Decisions about follow-up care after prostate cancer surgery sometimes involve a basic choice. If the cancer had features that predict it could return, doctors will likely recommend radiation therapy. But when should a man get that treatment? Should he get the radiation right away, even if there’s no evidence of cancer in the body (this is called adjuvant radiation)? Or should he opt for “salvage” radiation, which is given only if his blood levels of prostate-specific antigen (PSA) begin to climb? Since prostate cancer cells release PSA, the levels should be nondetectable after surgery. If they increase, that means the cancer has begun to metastasize, or spread.
Now preliminary findings from a European clinical trial show that for many men, waiting can be a safe bet.
Called the RADICALS-RT trial, this is the largest study yet of adjuvant versus salvage radiation for prostate cancer. In all, nearly 4,000 men have been enrolled, all of them with features that predict an intermediate or high risk of recurrence, such as aggressive cancer cells in the tumor, pre-operative PSA levels in excess of 10 nanograms per deciliter, or positive surgical margins (residual cancer cells in the tissues surrounding the area where the prostate used to be). One group of men received adjuvant radiation while their PSA was undetectable, and the other group got salvage radiation if PSA levels spiked by at least 0.1 ng/dL during two consecutive measurements.
Similar outcomes
Five-year data are now available for a subset of 1,396 men, and they show no significant difference between the groups in terms of the cancer spreading, PSA levels rising over 0.4 ng/dL (a threshold that prompts other drug treatments), or death from prostate cancer. Furthermore, 75% of the men who were initially assigned to the adjuvant group had yet to go on salvage radiation, since their PSA values had not increased. Importantly, the RADICALS-RT data were also combined with those from two other ongoing studies in this area for a broader review (called a meta-analysis) that reached a similar conclusion.

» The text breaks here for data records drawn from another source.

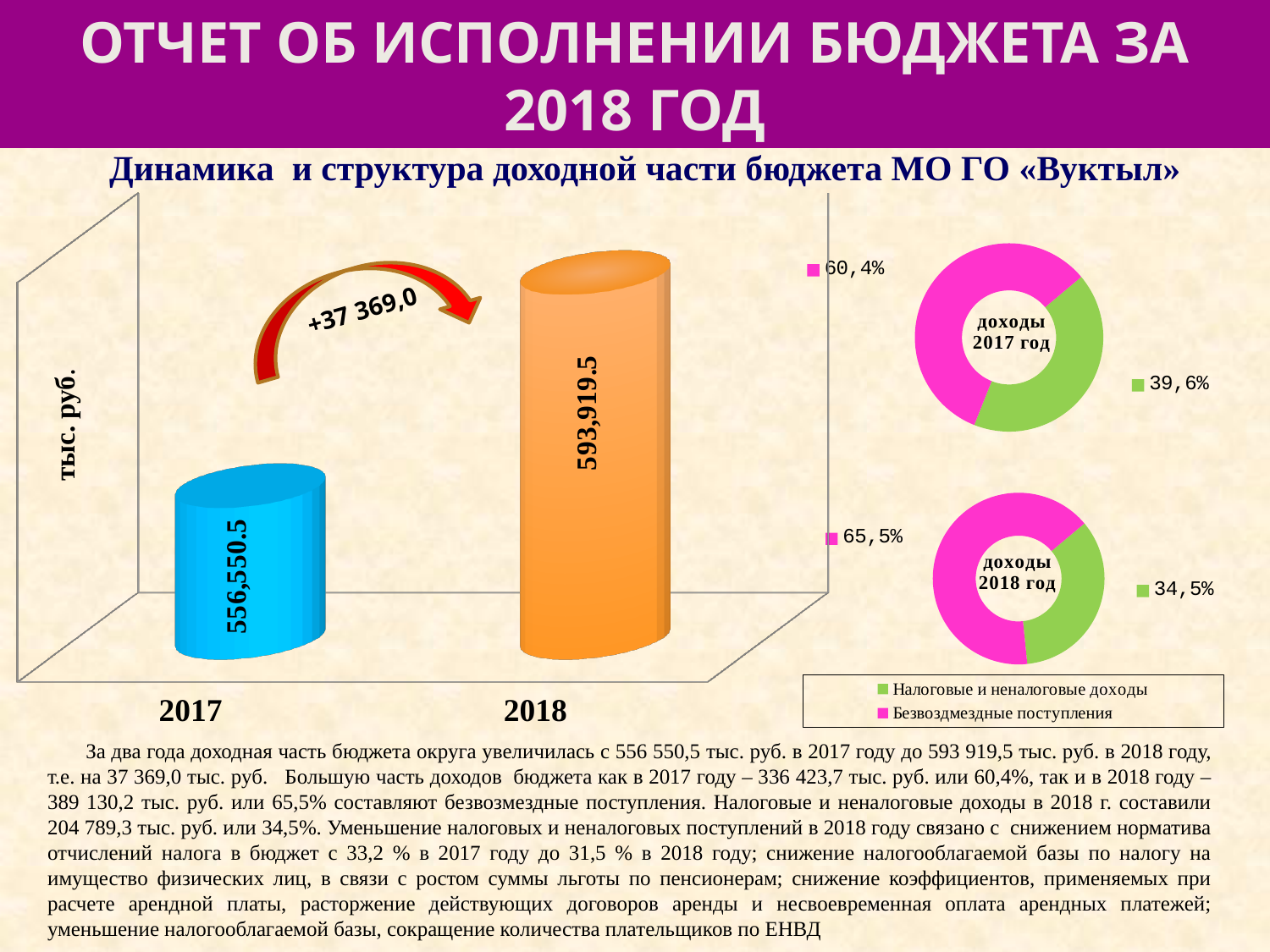
In the bar chart, what is the value for 2017? 556,550.5 In the bar chart, what is the value for 2018? 593,919.5 In the donut chart 'доходы 2017 год', what share is Безвозмездные поступления? 60,4% In the bar chart, do the values rise or fall from 2017 to 2018? rise In the bar chart, which year has the lower value? 2017 In the bar chart, how many years are plotted? 2 What is the unit label on the vertical axis of the bar chart? тыс. руб. In the donut chart 'доходы 2018 год', which category has the larger share? Безвозмездные поступления In the bar chart, which year has the higher value? 2018 In the donut chart 'доходы 2018 год', what share is Налоговые и неналоговые доходы? 34,5% In the bar chart, what is the difference between the 2018 and 2017 values? 37,369.0 What kind of chart is the one on the left showing 2017 and 2018? bar chart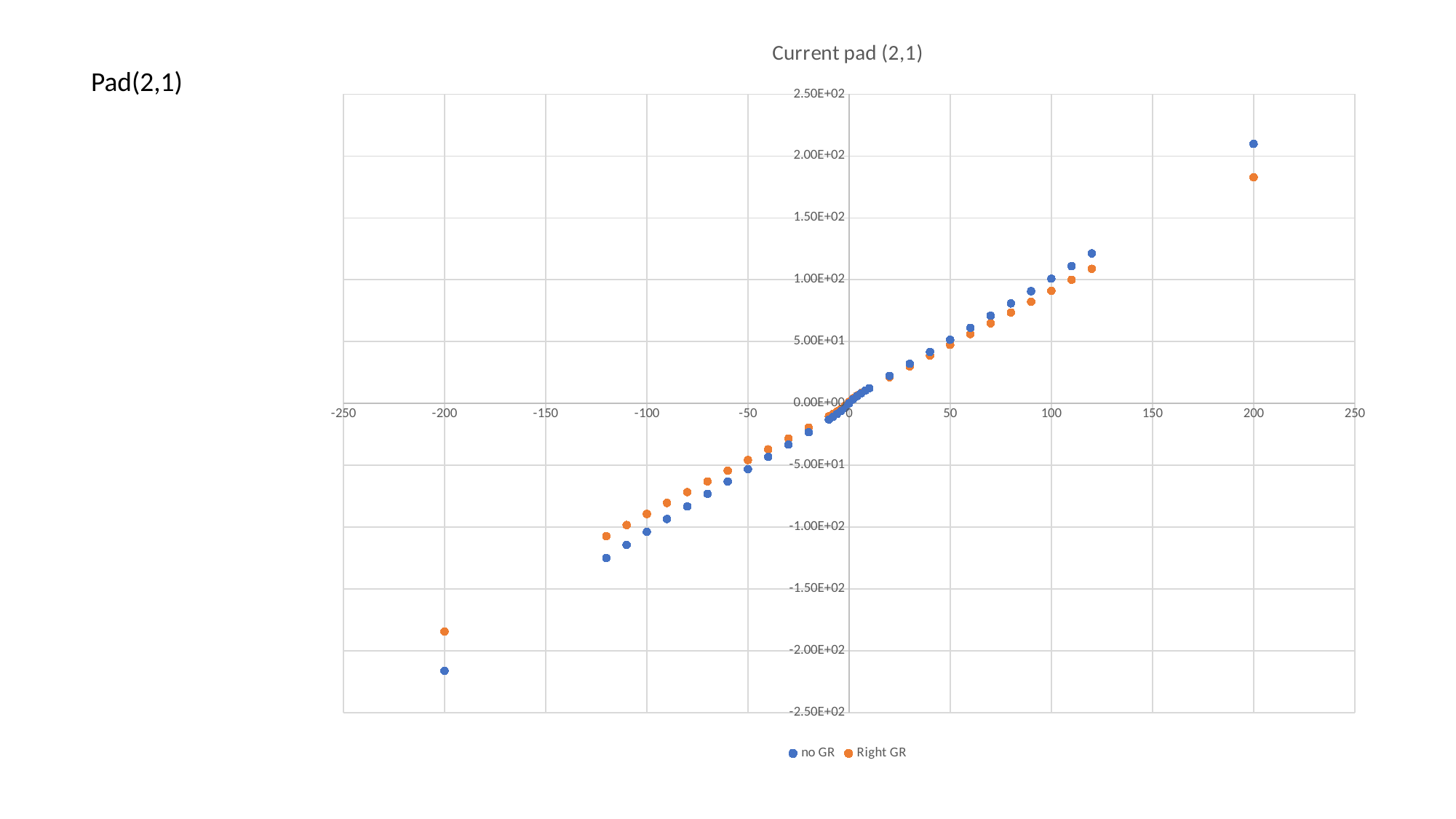
What is the title of the chart? Current pad (2,1) Do the plotted values rise or fall as x increases from -200 to 200? rise What kind of chart is shown on the slide? scatter chart At x = 200, which series has the larger value, no GR or Right GR? no GR Is the value of the Right GR series at x = -200 greater or less than -2.00E+02? greater Is the value of the no GR series at x = -200 greater or less than -2.00E+02? less Which series reaches the highest value on the chart? no GR Is the value of the Right GR series at x = 200 greater or less than 2.00E+02? less How many series does the legend list? 2 Which series is shown in orange in the legend? Right GR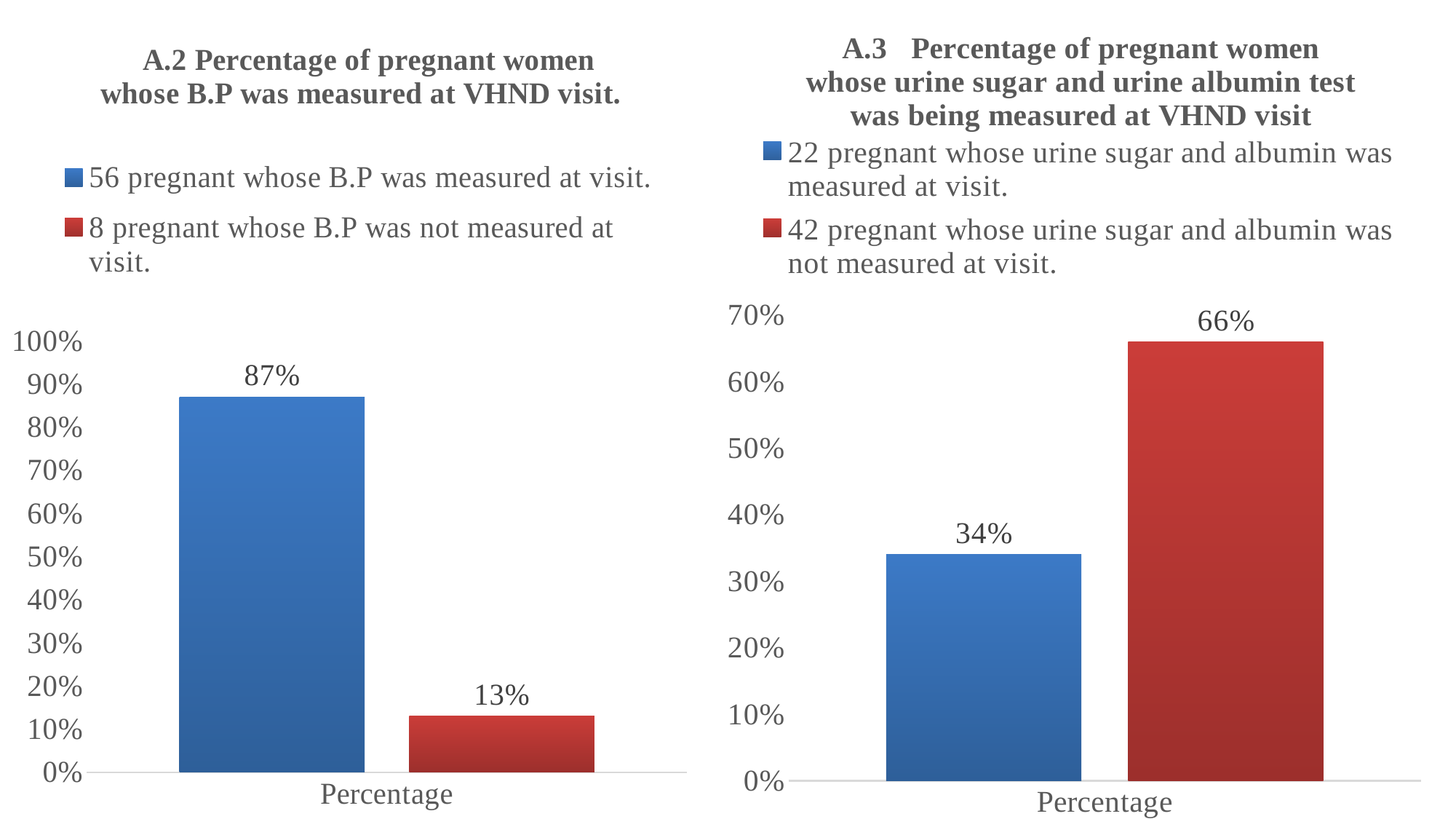
How many series does the legend of the A.3 chart (right) list? 2 Is the blue bar in the A.3 chart (right) larger or smaller than the blue bar in the A.2 chart (left)? smaller In the A.3 chart (right), what percentage of pregnant women did not have their urine sugar and albumin measured at the visit? 66% In the A.2 chart (left), which series has the higher value? 56 pregnant whose B.P was measured at visit. In the A.2 chart (left), what percentage of pregnant women had their B.P measured at the VHND visit? 87% In the A.2 chart (left), what percentage of pregnant women did not have their B.P measured at the visit? 13% In the A.3 chart (right), what is the difference between the not measured and measured percentages? 32% What type of chart is the A.2 chart (left)? bar chart In the A.3 chart (right), what percentage of pregnant women had their urine sugar and albumin measured at the visit? 34% In the A.3 chart (right), which series has the lower value? 22 pregnant whose urine sugar and albumin was measured at visit. In the A.2 chart (left), what is the difference between the measured and not measured percentages? 74% What is the x-axis category label shown under the bars in the A.3 chart (right)? Percentage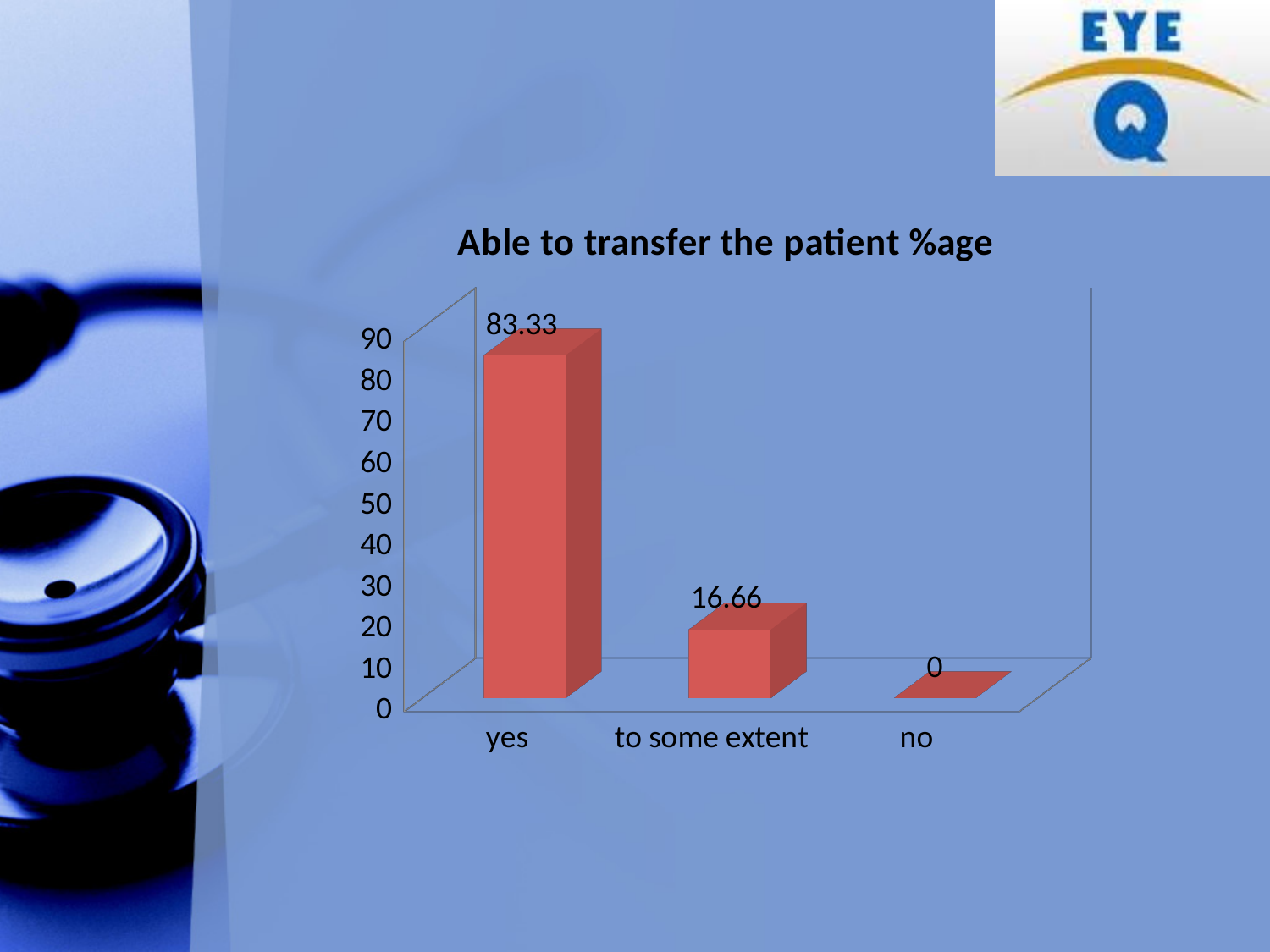
What is the title of the chart? Able to transfer the patient %age Is the value for "yes" greater or less than 50? greater Which is larger, the value for "to some extent" or the value for "no"? to some extent Do the values rise or fall from left to right along the x axis? fall What is the difference between the values for "yes" and "to some extent"? 66.67 How many categories are shown on the x axis? 3 What is the value for "to some extent"? 16.66 What is the value for "no"? 0 Which category has the lowest value? no What is the value for "yes"? 83.33 Which category has the highest value? yes What kind of chart is shown on the slide? bar chart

Prostate cancer tends to grow slowly, and it will be years before final results show if either strategy is associated with better survival in the long run. But in the meantime, the new evidence “apparently shows that that you can wait on radiation,” said Dr. Marc Garnick, Gorman Brothers Professor of Medicine at Harvard Medical School and Beth Israel Deaconess Medical Center, and editor in chief of HarvardProstateKnowledge.org.
An important question, Dr. Garnick said, is how high the PSA should go before salvage radiation gets underway. Expert guidelines previously recommended 0.2 ng/dL. But Dr. Garnick said he would start radiation as soon as he detects any increase in PSA that’s revealed by ultra-sensitive measurement tools. And he continues to recommend adjuvant radiation for the highest-risk patients, including those with positive surgical margins and cancer that was spreading into nearby tissues prior to surgery.
Dr. Garnick cautioned that any form of radiation can exacerbate urinary incontinence and erectile dysfunction after surgery, and he recommended waiting at least six months after the operation before initiating it. “The encouraging aspect of this new analysis is that many men can avoid radiation and its side effects by intervening only when the PSA becomes detectable,” he said.